Strengths of this study include the large sample size and the use of a standard survey across multiple cities throughout the UK. The primary limitation of this study is regarding the sampling bias, due to Muslim and BAME communities being the targets of the educational sessions explored in this study. Thus, the participants may not reflect the general attitudes in society at large due to the lack of randomisation with the open nature of the educational session. Furthermore, the wording of the questionnaire was a limitation as a potential confounding factor in our methodology. For example, Question 2 in Part A seemed to ask whether the participant would register for organ donation under the condition that it is religiously permissible. Whereas, in Part B, the answer to Question 2 is dependent on the response to Question 1. Finally, the presentation and questionnaire were both in English, which could have itself presented as a barrier to those for whom English is not their first language. Whilst the events were advertised and geared towards Muslims, there was no confirmation of respondents’ religion or denomination (although there is little difference amongst Sunni & Shia scholars on the permissibility of OD).

Greater detail on perspectives is warranted such as willingness to accept an organ, views on live versus deceased donation and views on brain death. Our sample populations may not be representative since attendees would more likely be uncertain from the start over the topic of OD to have found it necessary to attend such events. Although there was positive movement post-intervention towards readiness to become an organ donor, and willingness to register matched views on permissibility, whether attendees later took action and signed a donor card (or did not opt out) is unclear and requires further follow-up. One study has previously shown only a small proportion of participants stating an intention to register actually do so at follow-up.(12)

Recommendations for future research include gathering more detailed demographic data to establish specific population groups amongst British Muslims in particular need of information or in influential positions in their social network to encourage discussion and affect change. Research on the opinions of Imams and local mosque leads is lacking – the only study on this issue included only three Muslim organisation leaders.(13) Reaching out to local imams and preachers and examining the barriers to their involvement in health promotion and the challenges they face with regards to OD is an important step. Appropriate follow-up studies are essential to assess whether these changes in behaviour are actualised. Furthermore, it may be interesting to explore the specific barriers encountered by those who remain resistant to OD post-intervention and improve the content or delivery of these sessions. As this OD education programme is ongoing, we will be able to address the limitations mentioned previously, improve on the methodology and ensure these sessions are delivered effectively to the targeted communities.

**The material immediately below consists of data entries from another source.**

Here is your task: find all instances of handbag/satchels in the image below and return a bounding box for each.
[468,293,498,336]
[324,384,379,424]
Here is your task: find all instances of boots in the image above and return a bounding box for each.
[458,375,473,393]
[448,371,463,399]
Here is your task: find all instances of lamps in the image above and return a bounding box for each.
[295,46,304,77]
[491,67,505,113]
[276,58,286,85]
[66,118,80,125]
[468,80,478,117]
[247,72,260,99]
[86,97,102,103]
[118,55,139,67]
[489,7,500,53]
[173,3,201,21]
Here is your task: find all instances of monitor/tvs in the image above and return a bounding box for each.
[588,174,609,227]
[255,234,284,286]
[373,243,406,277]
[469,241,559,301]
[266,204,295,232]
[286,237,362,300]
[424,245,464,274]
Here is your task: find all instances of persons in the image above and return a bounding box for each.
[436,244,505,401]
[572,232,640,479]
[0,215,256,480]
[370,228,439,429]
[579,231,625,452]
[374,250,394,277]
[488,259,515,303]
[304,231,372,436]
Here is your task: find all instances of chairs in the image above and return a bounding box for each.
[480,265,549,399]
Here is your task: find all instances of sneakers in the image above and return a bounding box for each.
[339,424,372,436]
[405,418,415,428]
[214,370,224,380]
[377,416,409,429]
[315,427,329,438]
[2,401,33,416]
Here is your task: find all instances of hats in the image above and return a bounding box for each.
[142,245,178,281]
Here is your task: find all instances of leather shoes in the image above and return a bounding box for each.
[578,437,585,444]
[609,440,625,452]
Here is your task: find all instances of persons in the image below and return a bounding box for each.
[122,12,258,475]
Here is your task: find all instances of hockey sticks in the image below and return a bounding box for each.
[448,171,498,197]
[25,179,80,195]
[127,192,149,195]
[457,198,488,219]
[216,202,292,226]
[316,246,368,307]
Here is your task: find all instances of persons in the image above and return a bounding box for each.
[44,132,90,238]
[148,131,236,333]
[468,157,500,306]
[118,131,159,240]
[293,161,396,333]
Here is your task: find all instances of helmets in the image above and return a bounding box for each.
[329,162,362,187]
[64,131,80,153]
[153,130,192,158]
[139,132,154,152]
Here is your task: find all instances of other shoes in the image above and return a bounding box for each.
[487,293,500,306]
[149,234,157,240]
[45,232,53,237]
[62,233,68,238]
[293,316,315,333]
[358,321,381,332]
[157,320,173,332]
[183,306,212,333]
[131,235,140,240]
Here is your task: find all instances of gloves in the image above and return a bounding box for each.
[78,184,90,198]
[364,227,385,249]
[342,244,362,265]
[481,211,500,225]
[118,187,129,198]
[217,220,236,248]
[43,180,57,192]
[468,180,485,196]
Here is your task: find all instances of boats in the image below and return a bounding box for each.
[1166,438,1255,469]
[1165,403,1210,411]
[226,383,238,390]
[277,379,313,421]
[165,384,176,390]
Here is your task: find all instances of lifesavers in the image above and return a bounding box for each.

In summary, we identified multiple barriers to OD amongst Muslim communities in the UK. Our focussed local educational interventions produced a significant positive shift in opinion of participants towards OD’s religious permissibility whilst reducing uncertainty and may be used to increase the willingness of Muslim groups to become organ donors. Further work & follow up is needed to evaluate the efficacy of this educational intervention. With the shortage of organs for transplantation, the growing Muslim, BAME & immigrant communities and the UK’s transition to an opt-out system, such discussions are surfacing across households & places of worship, and there is a need for the input of local community leaders, healthcare professionals and faith leaders to provide the information & clarification necessary to deal with medical, ethical, religious & cultural concerns regarding OD and enable the formulation of an informed decision.